◆ Source text ◆

Last 5 posts by Ken White

Comments

  1. GuestPoster says

    Why is it that, apparently, even judges seem to think that the First Amendment's right to free speech means a right not to have one's comments criticized, or to have them published in any forum one chooses, rather than merely a right to not be arrested or otherwise legally harassed by agents of the state due to what one has said?

    Why do so many people insist on giving simultaneously too much AND too little power to that particular amendment? I mean, it's a powerful bit of law as it is. It doesn't prevent anybody from, say, calling me an idiot, or insulting my lineage, due to this post. It doesn't prevent our host from deleting the post, and deciding that he doesn't want these words adorning his lawn. But it DOES mean that the cops can't kick down the door and arrest me for saying what I've said. Isn't that enough? Does it have to take away the speech rights of others, too, to be of value?

◆ Data shown ◆
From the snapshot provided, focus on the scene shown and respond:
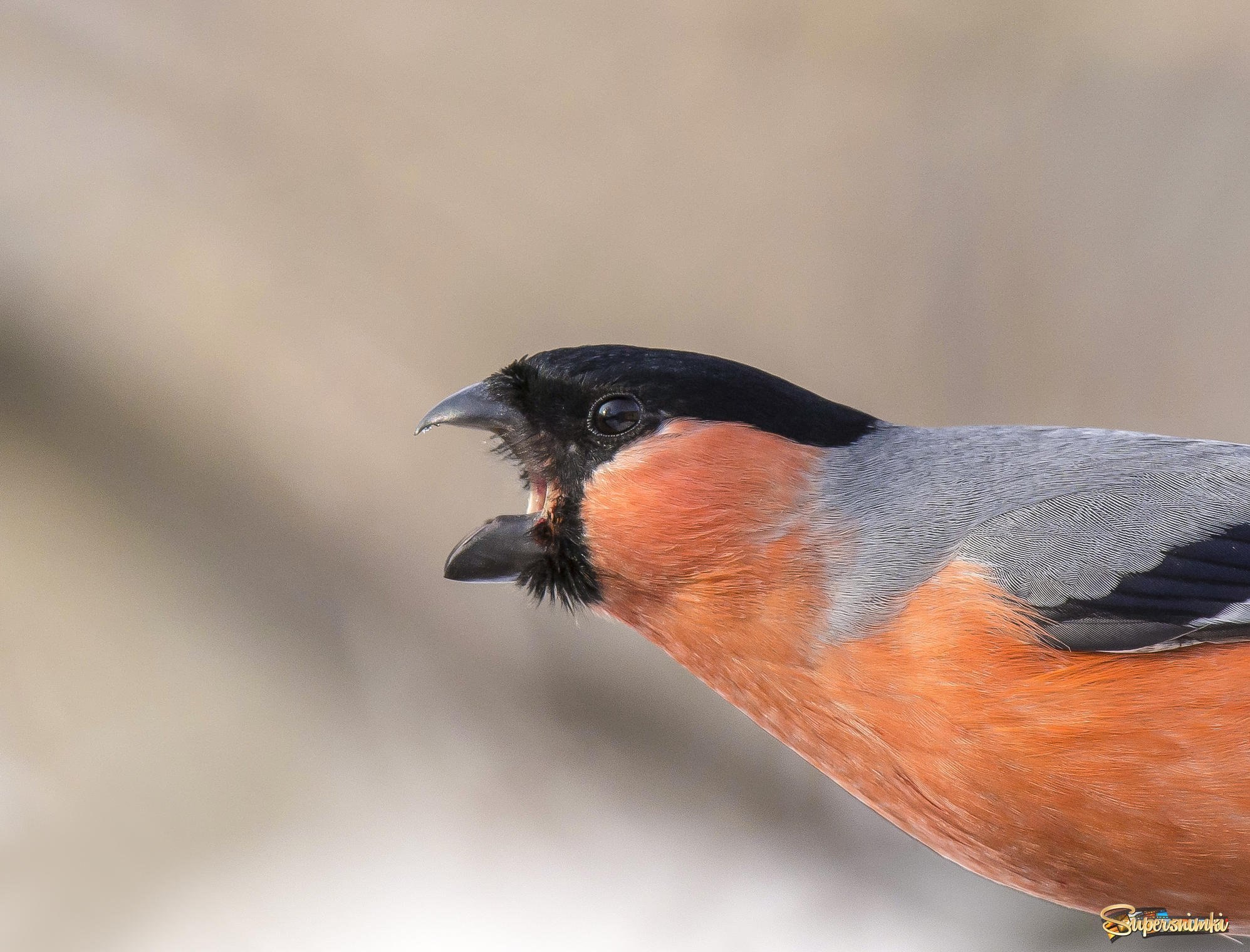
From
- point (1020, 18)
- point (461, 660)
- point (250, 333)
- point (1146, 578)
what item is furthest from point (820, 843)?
point (1020, 18)

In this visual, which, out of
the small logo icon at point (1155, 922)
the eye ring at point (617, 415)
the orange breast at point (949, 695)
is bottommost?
the small logo icon at point (1155, 922)

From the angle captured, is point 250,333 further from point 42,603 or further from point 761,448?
point 761,448

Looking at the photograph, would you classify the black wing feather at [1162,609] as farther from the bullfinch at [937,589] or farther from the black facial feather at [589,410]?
the black facial feather at [589,410]

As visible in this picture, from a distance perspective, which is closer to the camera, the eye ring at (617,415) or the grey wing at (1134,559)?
the grey wing at (1134,559)

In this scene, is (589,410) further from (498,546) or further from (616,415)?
(498,546)

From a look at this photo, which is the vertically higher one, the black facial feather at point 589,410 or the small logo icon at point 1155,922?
the black facial feather at point 589,410

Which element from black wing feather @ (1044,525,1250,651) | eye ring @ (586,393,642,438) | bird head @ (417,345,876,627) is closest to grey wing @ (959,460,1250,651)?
black wing feather @ (1044,525,1250,651)

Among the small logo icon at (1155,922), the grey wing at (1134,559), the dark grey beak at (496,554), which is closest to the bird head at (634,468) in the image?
the dark grey beak at (496,554)

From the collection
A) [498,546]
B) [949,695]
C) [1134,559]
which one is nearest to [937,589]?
[949,695]
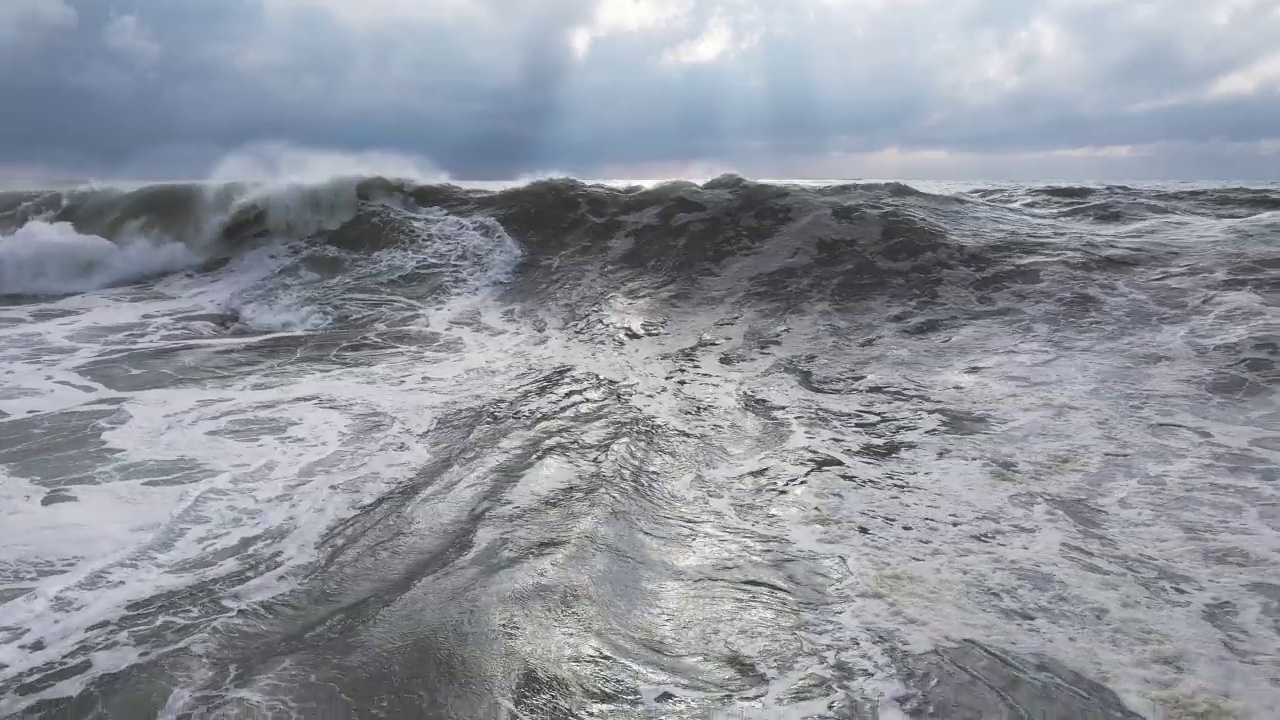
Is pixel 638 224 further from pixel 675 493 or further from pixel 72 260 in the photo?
pixel 72 260

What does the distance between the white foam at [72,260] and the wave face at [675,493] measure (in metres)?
1.75

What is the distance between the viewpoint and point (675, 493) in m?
3.90

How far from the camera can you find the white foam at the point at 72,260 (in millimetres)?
10625

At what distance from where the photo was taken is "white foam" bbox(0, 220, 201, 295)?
10.6 metres

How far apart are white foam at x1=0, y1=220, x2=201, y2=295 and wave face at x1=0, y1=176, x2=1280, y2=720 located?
175cm

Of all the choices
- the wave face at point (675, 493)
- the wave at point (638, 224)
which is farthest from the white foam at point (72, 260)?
the wave face at point (675, 493)

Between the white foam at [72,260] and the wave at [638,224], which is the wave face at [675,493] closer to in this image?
the wave at [638,224]

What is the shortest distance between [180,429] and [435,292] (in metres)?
4.89

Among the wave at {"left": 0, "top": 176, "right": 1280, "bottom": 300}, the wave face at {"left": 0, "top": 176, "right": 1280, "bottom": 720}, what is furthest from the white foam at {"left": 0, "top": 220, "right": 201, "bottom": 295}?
the wave face at {"left": 0, "top": 176, "right": 1280, "bottom": 720}

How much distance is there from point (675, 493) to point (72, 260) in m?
11.8

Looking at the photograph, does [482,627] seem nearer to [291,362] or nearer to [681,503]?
[681,503]

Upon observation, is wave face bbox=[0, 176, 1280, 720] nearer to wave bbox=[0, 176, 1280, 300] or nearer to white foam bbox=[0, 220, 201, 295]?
wave bbox=[0, 176, 1280, 300]

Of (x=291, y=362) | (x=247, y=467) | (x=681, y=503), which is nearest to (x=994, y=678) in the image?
(x=681, y=503)

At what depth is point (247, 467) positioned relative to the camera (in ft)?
14.0
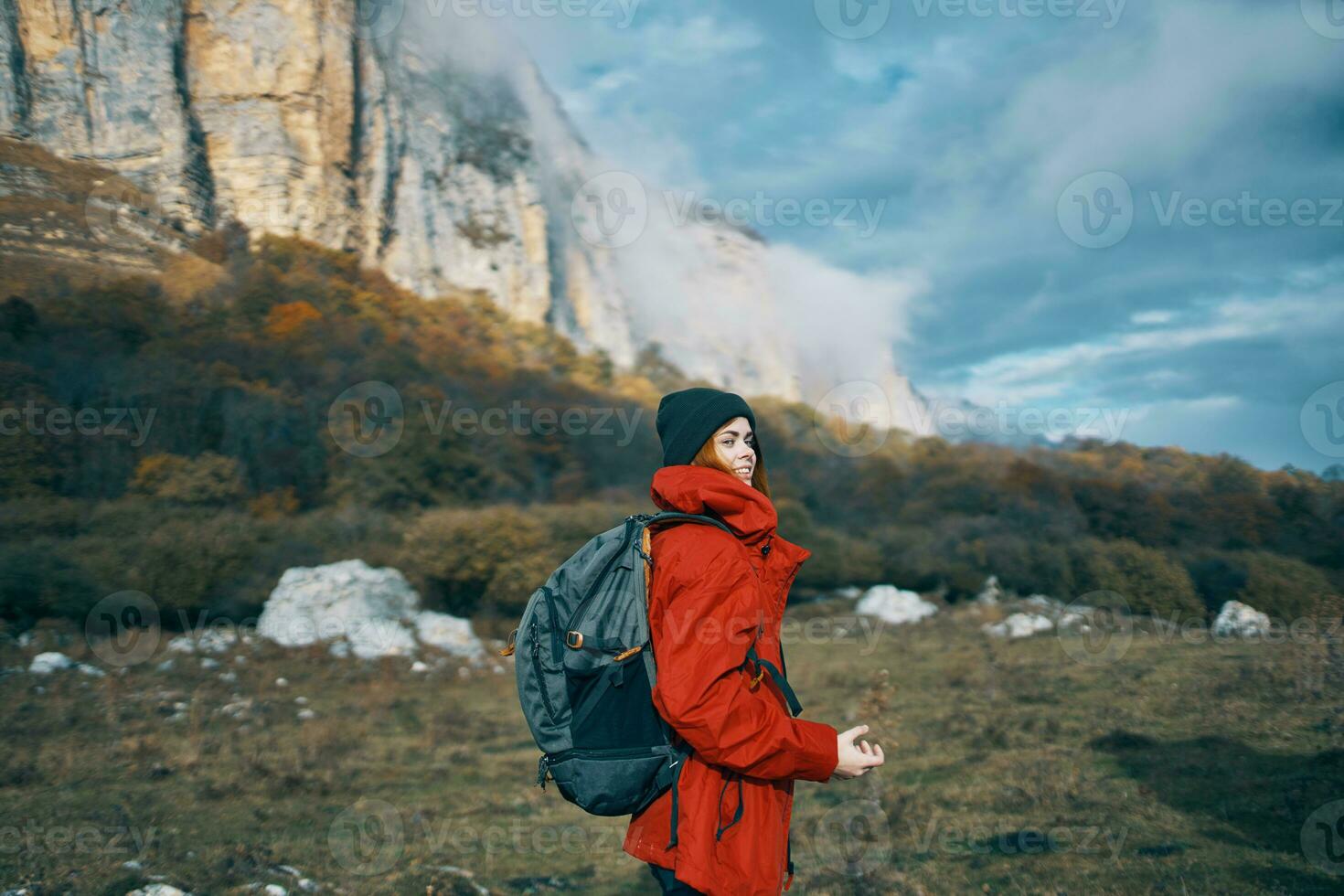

◆ Problems and tasks ◆
A. In the First Amendment comment:
(i) Whose last 5 posts are listed at the top?
(ii) What does the commenter say the amendment doesn't prevent the host from doing?
(iii) What does the commenter say the amendment means the cops can't do?
Mark the answers (i), (ii), (iii) as well.
B. Print the listing lines from the one that contains "Of (x=291, y=362)" through the end of the listing, inclusive. Leave out any pictures.

◆ Exercise answers ◆
A.
(i) Ken White
(ii) Deleting the post and deciding that he doesn't want these words adorning his lawn
(iii) Kick down the door and arrest the commenter for what was said

B.
Of (x=291, y=362) | (x=247, y=467) | (x=681, y=503), which is nearest to (x=994, y=678) in the image?
(x=681, y=503)

At what depth is point (247, 467) positioned relative to the camera (in ft)?
14.0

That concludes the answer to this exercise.